[Start of section]

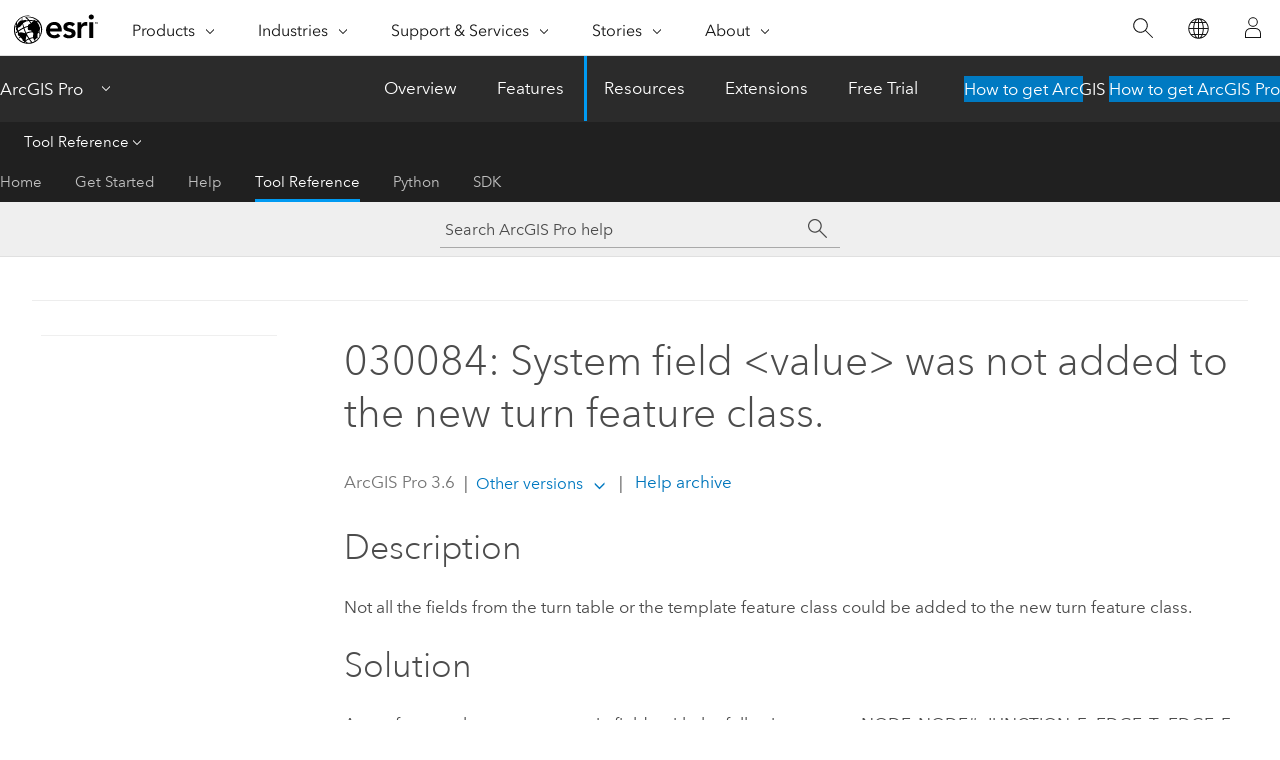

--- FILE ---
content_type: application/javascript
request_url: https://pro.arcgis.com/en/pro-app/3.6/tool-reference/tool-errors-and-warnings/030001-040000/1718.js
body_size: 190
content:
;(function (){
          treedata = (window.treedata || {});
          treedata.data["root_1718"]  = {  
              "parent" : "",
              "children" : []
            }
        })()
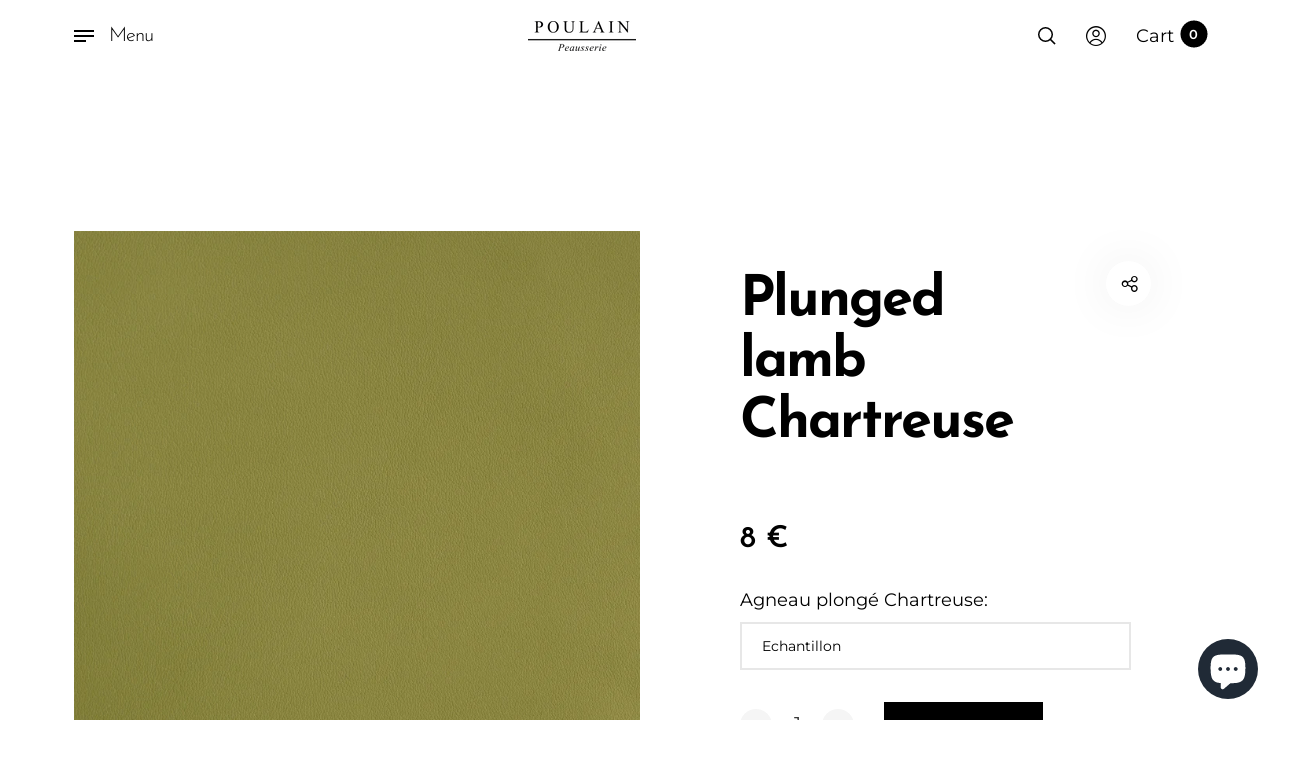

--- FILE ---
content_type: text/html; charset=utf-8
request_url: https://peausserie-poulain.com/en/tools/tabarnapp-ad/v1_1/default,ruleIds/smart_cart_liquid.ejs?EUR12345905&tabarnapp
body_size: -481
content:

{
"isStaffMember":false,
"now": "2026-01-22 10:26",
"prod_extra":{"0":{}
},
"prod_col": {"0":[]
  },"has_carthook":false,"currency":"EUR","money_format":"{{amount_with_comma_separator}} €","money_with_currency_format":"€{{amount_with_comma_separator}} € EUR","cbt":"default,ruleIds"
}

[End of section]

> **Problem**:
In your copy, include no pictures, but set down every record exactly.

> **Exercise response**:
--- FILE ---
content_type: application/javascript
request_url: https://pro.arcgis.com/en/pro-app/3.6/tool-reference/tool-errors-and-warnings/030001-040000/1718.js
body_size: 190
content:
;(function (){
          treedata = (window.treedata || {});
          treedata.data["root_1718"]  = {  
              "parent" : "",
              "children" : []
            }
        })()

--- FILE ---
content_type: text/html; charset=utf-8
request_url: https://peausserie-poulain.com/en/tools/tabarnapp-ad/v1_1/default,ruleIds/smart_cart_liquid.ejs?EUR12345905&tabarnapp
body_size: -481
content:

{
"isStaffMember":false,
"now": "2026-01-22 10:26",
"prod_extra":{"0":{}
},
"prod_col": {"0":[]
  },"has_carthook":false,"currency":"EUR","money_format":"{{amount_with_comma_separator}} €","money_with_currency_format":"€{{amount_with_comma_separator}} € EUR","cbt":"default,ruleIds"
}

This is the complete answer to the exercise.